OVERVIEW: What every practitioner needs to know
Are you sure your patient has a complement deficiency? What are the typical findings for this disease?
Complement, a part of the innate immune system, is composed of more than 30 plasma- and cell membrane–bound proteins that function cooperatively in antimicrobial and inflammatory reactions. The complement system is composed of three pathways: the classical pathway, the alternative pathway, and the lectin pathway (Figure 1). The classical pathway is typically activated by antibody. The alternative and lectin pathways are evolutionarily older than the classical pathway and do not require antibody for activation.

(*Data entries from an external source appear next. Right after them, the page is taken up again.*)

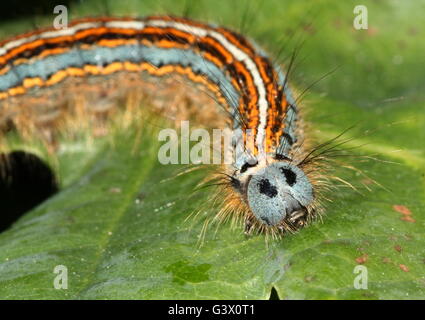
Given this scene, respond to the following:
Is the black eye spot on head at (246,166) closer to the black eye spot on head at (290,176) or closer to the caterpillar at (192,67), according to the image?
the caterpillar at (192,67)

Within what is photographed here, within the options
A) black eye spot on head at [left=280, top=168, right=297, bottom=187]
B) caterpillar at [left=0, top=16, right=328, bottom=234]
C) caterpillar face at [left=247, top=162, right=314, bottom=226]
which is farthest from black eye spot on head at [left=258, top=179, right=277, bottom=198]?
caterpillar at [left=0, top=16, right=328, bottom=234]

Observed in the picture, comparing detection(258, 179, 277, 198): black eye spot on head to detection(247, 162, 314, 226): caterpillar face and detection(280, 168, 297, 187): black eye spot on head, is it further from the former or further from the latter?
detection(280, 168, 297, 187): black eye spot on head

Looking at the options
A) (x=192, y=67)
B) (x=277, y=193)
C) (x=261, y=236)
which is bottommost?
(x=261, y=236)

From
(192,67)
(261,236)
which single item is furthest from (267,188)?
(192,67)

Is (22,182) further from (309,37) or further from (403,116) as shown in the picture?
(403,116)

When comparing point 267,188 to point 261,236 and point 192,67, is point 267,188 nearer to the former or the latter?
point 261,236

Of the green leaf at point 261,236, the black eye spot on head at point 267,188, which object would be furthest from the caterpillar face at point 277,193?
the green leaf at point 261,236

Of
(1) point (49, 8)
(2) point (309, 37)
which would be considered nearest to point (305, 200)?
(2) point (309, 37)
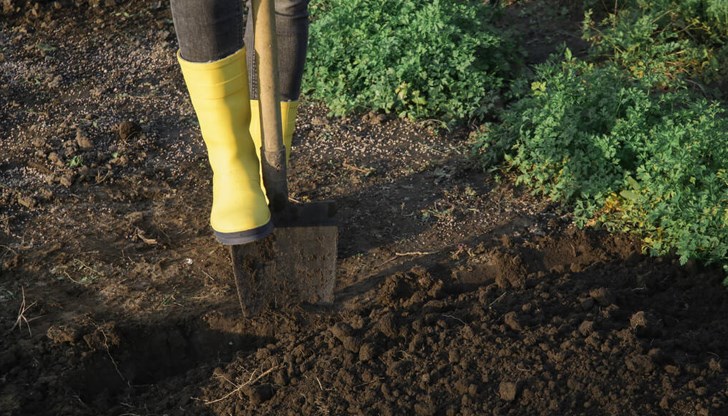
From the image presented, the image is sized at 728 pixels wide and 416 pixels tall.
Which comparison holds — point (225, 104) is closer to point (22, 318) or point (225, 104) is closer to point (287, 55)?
point (287, 55)

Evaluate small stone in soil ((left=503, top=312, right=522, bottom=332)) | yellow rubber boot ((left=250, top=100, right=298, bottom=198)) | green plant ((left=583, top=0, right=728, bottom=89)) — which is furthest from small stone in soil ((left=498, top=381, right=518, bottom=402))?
green plant ((left=583, top=0, right=728, bottom=89))

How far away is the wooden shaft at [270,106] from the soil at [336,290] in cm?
47

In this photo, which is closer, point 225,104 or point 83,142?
point 225,104

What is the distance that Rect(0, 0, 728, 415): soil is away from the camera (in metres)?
3.24

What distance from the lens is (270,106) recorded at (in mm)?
3451

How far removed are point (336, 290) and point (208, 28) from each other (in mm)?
1225

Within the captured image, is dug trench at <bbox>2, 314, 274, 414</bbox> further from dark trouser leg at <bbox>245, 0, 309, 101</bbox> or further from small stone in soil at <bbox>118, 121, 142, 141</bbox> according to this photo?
small stone in soil at <bbox>118, 121, 142, 141</bbox>

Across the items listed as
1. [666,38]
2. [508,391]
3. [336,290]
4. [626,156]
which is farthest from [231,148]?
[666,38]

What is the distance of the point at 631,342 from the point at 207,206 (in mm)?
1996

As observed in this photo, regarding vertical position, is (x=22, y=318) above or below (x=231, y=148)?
below

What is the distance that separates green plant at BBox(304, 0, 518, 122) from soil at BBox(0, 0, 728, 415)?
0.14m

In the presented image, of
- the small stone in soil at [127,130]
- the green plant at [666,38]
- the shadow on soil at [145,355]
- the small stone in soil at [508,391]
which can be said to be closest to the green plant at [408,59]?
the green plant at [666,38]

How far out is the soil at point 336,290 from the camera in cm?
324

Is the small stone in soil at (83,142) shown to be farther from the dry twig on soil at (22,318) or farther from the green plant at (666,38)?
the green plant at (666,38)
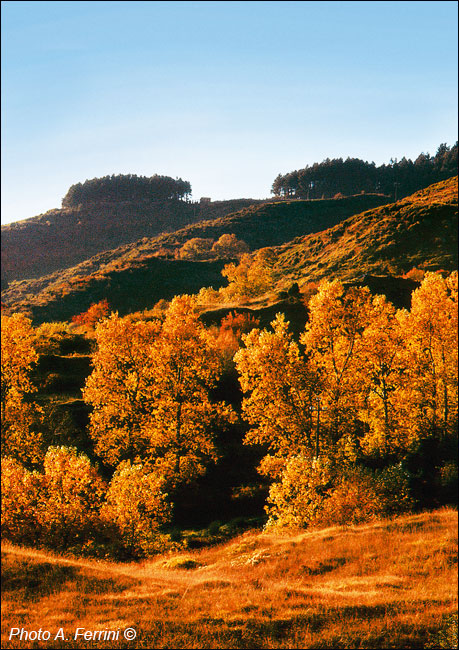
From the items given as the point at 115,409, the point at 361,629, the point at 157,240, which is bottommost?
the point at 361,629

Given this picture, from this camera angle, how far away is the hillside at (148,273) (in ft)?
388

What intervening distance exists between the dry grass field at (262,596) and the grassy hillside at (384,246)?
2760 inches

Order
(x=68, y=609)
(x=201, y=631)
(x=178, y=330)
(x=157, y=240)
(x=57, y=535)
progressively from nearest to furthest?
(x=201, y=631)
(x=68, y=609)
(x=57, y=535)
(x=178, y=330)
(x=157, y=240)

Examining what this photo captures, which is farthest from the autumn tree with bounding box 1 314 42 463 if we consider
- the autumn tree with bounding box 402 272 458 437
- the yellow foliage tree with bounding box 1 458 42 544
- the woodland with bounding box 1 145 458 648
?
the autumn tree with bounding box 402 272 458 437

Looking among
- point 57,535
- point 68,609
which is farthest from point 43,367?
point 68,609

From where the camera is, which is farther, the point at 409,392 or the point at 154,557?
the point at 409,392

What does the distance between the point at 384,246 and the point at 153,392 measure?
256ft

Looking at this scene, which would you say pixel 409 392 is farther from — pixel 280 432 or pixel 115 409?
pixel 115 409

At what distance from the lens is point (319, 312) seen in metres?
35.8

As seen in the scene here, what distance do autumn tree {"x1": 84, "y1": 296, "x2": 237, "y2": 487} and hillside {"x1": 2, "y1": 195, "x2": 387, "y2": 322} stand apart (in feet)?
259

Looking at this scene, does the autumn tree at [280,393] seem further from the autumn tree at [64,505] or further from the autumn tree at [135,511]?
the autumn tree at [64,505]

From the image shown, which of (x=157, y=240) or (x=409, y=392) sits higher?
(x=157, y=240)

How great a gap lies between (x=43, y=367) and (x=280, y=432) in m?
32.8

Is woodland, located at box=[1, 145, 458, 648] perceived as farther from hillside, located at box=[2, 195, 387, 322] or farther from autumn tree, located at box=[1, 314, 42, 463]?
hillside, located at box=[2, 195, 387, 322]
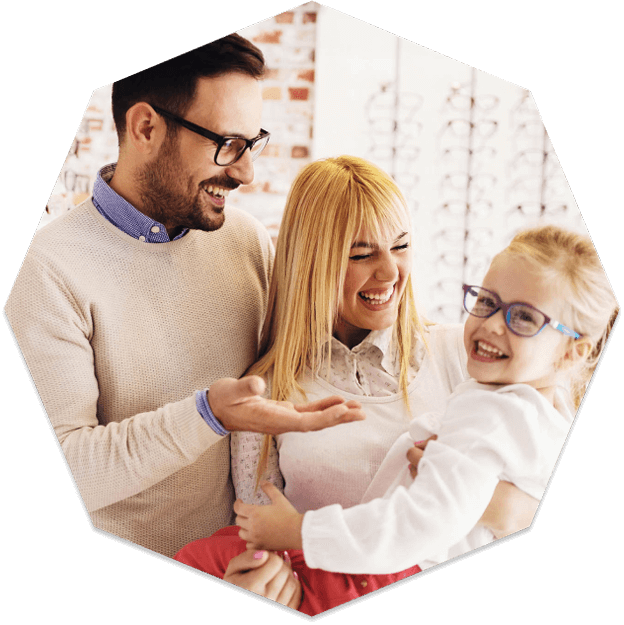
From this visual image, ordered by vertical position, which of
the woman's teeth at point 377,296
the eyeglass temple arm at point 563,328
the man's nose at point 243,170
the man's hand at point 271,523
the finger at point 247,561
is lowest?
the finger at point 247,561

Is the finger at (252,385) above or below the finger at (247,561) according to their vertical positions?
above

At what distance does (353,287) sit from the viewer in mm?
2096

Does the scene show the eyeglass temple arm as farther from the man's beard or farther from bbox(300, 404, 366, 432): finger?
the man's beard

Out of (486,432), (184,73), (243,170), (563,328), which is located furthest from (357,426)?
(184,73)

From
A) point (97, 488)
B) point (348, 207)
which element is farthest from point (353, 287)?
point (97, 488)

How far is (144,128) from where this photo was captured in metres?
2.15

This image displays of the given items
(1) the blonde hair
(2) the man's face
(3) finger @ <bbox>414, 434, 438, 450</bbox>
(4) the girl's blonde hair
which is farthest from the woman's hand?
(2) the man's face

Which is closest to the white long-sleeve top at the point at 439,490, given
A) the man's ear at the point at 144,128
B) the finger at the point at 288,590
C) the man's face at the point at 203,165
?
the finger at the point at 288,590

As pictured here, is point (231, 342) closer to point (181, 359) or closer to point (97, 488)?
→ point (181, 359)

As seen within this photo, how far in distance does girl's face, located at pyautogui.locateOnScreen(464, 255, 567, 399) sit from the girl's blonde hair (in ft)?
0.10

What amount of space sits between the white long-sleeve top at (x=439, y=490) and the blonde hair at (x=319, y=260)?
0.63 feet

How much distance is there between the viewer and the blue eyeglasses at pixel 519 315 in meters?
2.08

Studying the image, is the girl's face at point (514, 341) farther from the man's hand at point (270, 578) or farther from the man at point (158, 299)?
the man's hand at point (270, 578)

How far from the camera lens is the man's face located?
2.11m
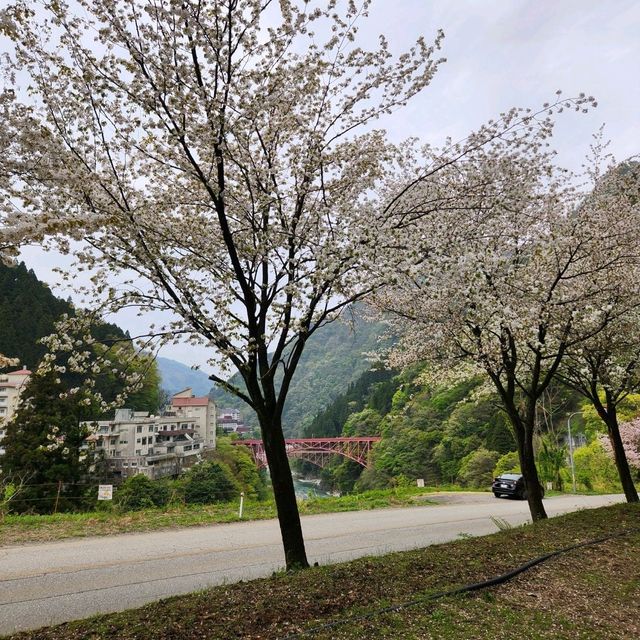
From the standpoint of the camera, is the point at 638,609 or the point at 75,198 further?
the point at 75,198

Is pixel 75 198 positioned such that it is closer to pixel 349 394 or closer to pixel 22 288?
pixel 22 288

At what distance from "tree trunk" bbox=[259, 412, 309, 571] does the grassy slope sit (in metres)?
0.36

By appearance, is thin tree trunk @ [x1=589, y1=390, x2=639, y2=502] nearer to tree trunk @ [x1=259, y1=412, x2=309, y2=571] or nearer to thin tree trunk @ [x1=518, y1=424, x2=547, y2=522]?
thin tree trunk @ [x1=518, y1=424, x2=547, y2=522]

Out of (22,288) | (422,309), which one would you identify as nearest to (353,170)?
(422,309)

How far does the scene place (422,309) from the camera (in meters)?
7.44

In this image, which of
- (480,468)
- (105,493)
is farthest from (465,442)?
(105,493)

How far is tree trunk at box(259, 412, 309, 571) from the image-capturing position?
213 inches

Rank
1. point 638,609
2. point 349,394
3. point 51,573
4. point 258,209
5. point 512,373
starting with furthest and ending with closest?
point 349,394
point 512,373
point 51,573
point 258,209
point 638,609

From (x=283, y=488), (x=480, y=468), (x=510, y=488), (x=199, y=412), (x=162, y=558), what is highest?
(x=199, y=412)

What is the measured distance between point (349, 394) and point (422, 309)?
256ft

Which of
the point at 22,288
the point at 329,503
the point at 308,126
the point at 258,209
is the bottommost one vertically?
the point at 329,503

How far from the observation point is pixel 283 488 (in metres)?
5.44

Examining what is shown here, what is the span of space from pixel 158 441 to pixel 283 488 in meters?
56.3

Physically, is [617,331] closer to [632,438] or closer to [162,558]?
[162,558]
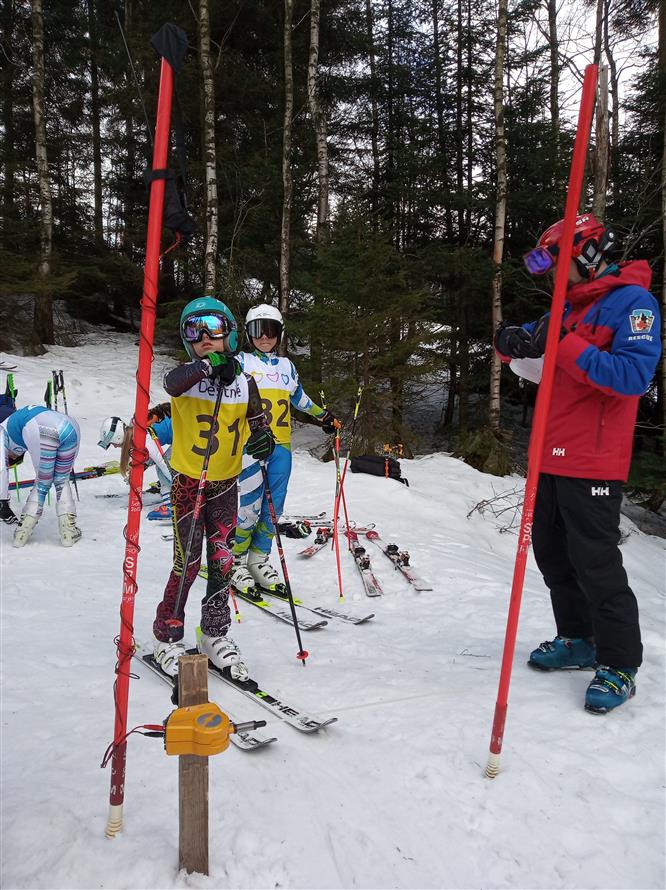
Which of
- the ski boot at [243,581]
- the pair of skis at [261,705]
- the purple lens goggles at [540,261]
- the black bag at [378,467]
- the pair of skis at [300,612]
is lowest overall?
the pair of skis at [300,612]

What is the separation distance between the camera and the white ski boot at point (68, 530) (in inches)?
253

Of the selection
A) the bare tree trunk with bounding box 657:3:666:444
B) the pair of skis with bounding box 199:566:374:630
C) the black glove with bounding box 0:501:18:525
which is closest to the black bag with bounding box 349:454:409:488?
the pair of skis with bounding box 199:566:374:630

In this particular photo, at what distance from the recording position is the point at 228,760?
2.63 metres

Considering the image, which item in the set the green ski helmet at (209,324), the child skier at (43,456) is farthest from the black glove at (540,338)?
the child skier at (43,456)

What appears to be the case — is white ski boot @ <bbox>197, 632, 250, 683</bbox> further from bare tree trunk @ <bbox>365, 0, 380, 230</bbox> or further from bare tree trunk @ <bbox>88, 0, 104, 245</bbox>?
bare tree trunk @ <bbox>88, 0, 104, 245</bbox>

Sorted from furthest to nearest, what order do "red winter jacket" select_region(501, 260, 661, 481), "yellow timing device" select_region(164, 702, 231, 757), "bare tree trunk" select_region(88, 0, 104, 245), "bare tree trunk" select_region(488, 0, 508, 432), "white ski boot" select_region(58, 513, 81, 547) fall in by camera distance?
"bare tree trunk" select_region(88, 0, 104, 245)
"bare tree trunk" select_region(488, 0, 508, 432)
"white ski boot" select_region(58, 513, 81, 547)
"red winter jacket" select_region(501, 260, 661, 481)
"yellow timing device" select_region(164, 702, 231, 757)

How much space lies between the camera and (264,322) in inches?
202

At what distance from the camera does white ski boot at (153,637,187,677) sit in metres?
3.44

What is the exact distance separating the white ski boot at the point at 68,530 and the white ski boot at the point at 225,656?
3.55 meters

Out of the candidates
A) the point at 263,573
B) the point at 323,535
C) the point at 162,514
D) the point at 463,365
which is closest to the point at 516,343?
the point at 263,573

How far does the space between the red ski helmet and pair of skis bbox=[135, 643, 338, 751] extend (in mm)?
2471

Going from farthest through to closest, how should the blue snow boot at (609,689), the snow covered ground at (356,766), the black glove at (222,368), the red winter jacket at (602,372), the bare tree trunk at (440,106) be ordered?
the bare tree trunk at (440,106) < the black glove at (222,368) < the blue snow boot at (609,689) < the red winter jacket at (602,372) < the snow covered ground at (356,766)

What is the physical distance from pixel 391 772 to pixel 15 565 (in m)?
4.69

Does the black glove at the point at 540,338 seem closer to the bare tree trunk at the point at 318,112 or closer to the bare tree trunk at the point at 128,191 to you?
the bare tree trunk at the point at 318,112
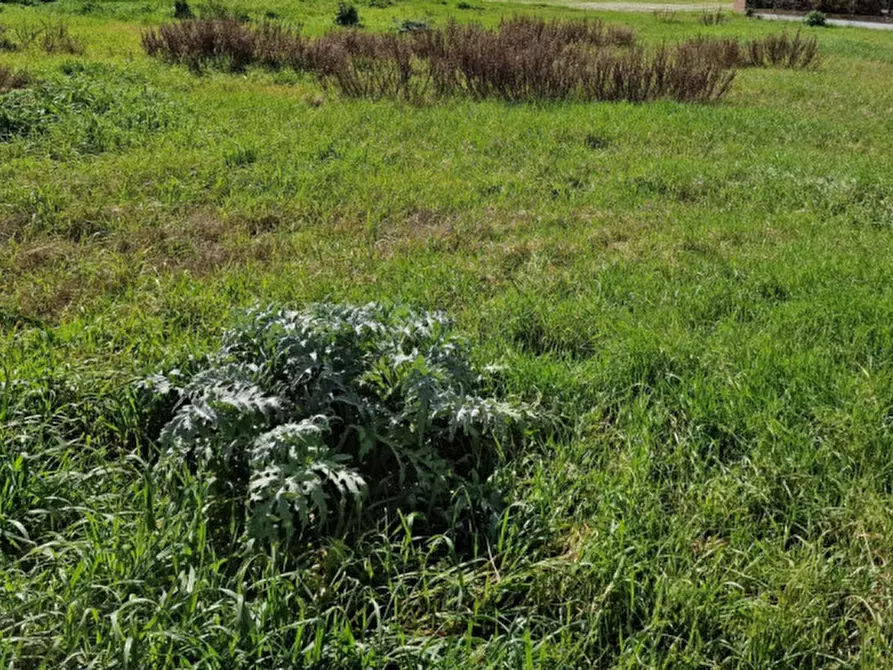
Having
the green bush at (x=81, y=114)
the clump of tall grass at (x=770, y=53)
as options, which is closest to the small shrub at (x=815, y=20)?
the clump of tall grass at (x=770, y=53)

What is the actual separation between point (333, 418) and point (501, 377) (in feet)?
3.66

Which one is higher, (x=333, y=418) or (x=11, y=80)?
(x=11, y=80)

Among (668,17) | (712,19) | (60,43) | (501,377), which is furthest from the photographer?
(668,17)

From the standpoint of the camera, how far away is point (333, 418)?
2967 millimetres

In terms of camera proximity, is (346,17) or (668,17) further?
(668,17)

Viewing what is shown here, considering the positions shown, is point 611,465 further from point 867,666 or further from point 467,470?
point 867,666

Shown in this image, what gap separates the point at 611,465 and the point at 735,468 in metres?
0.54

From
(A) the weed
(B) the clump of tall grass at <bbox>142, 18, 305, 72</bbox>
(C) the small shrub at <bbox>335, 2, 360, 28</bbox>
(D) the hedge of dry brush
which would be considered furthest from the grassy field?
(C) the small shrub at <bbox>335, 2, 360, 28</bbox>

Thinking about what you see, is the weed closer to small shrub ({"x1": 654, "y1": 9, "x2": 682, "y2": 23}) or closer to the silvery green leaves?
the silvery green leaves

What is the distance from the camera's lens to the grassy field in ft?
7.64

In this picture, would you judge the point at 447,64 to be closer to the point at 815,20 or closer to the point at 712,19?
the point at 712,19

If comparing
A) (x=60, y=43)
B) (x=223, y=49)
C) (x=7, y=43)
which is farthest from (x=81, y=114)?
(x=7, y=43)

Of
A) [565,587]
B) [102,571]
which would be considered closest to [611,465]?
A: [565,587]

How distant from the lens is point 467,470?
10.4ft
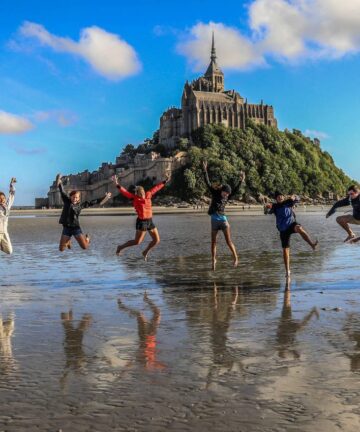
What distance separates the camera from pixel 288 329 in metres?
7.06

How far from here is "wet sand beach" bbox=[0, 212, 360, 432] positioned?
4.29 metres

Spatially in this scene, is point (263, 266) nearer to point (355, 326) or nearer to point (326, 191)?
point (355, 326)

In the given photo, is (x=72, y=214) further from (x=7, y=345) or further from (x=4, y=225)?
(x=7, y=345)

Most of the genetically determined deficiencies of the complement system are inherited as autosomal recessive traits, with the exception of C1 esterase inhibitor, which is inherited as an autosomal dominant trait, and properdin deficiency, which is inherited as an X-linked recessive trait. A complete deficiency of a complement component is rare, and partial deficiencies are rarely of any clinical significance. Infections are prominent in many complete complement deficiencies, and the kinds of infections are determined by the function of the deficient protein in host defense. Many deficiencies are also associated with rheumatologic disorders for reasons that are not completely clear.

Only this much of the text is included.